___ DATASET CONTENT ___
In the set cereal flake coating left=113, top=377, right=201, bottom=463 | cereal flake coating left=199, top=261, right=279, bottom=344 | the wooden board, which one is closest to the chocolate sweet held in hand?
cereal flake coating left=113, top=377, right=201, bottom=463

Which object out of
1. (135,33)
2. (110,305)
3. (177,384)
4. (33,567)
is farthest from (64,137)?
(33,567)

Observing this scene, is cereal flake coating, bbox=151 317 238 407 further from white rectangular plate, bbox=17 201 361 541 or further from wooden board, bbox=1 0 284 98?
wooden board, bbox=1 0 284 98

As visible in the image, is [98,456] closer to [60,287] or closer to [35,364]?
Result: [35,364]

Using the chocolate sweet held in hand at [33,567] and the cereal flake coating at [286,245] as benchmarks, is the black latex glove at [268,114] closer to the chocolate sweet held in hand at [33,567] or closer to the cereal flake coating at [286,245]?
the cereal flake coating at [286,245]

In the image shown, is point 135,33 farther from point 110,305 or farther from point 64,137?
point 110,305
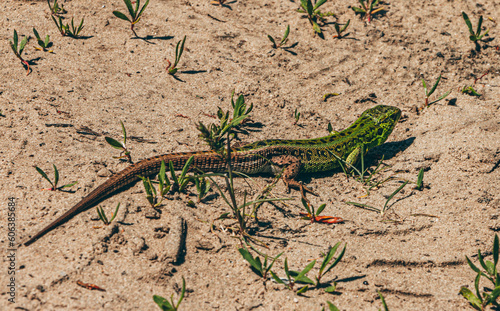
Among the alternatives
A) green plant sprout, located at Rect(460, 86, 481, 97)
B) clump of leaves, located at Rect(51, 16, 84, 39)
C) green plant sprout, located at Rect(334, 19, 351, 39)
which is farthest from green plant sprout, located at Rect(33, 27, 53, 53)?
___
Please reproduce all of the data above word for word and line for line, omitting the pictures.

In the set cereal flake coating left=113, top=377, right=201, bottom=463 | cereal flake coating left=199, top=261, right=279, bottom=344 | the wooden board, which one is closest to the chocolate sweet held in hand?
cereal flake coating left=113, top=377, right=201, bottom=463

Which object out of
1. (135,33)
2. (110,305)
3. (177,384)
4. (33,567)
is farthest from (64,137)?
(33,567)

Observing this scene, is cereal flake coating, bbox=151 317 238 407 further from white rectangular plate, bbox=17 201 361 541 or further from wooden board, bbox=1 0 284 98?
wooden board, bbox=1 0 284 98

As visible in the image, is [98,456] closer to [60,287] or closer to [35,364]?
Result: [35,364]

Using the chocolate sweet held in hand at [33,567] and the cereal flake coating at [286,245] as benchmarks, is the black latex glove at [268,114] closer to the chocolate sweet held in hand at [33,567] or closer to the cereal flake coating at [286,245]?
the cereal flake coating at [286,245]

In the image shown, is point 135,33 farther from point 110,305 or farther from point 64,137?
point 110,305
Among the alternatives
A) green plant sprout, located at Rect(460, 86, 481, 97)
B) clump of leaves, located at Rect(51, 16, 84, 39)
C) green plant sprout, located at Rect(334, 19, 351, 39)
which is farthest from green plant sprout, located at Rect(33, 27, 53, 53)?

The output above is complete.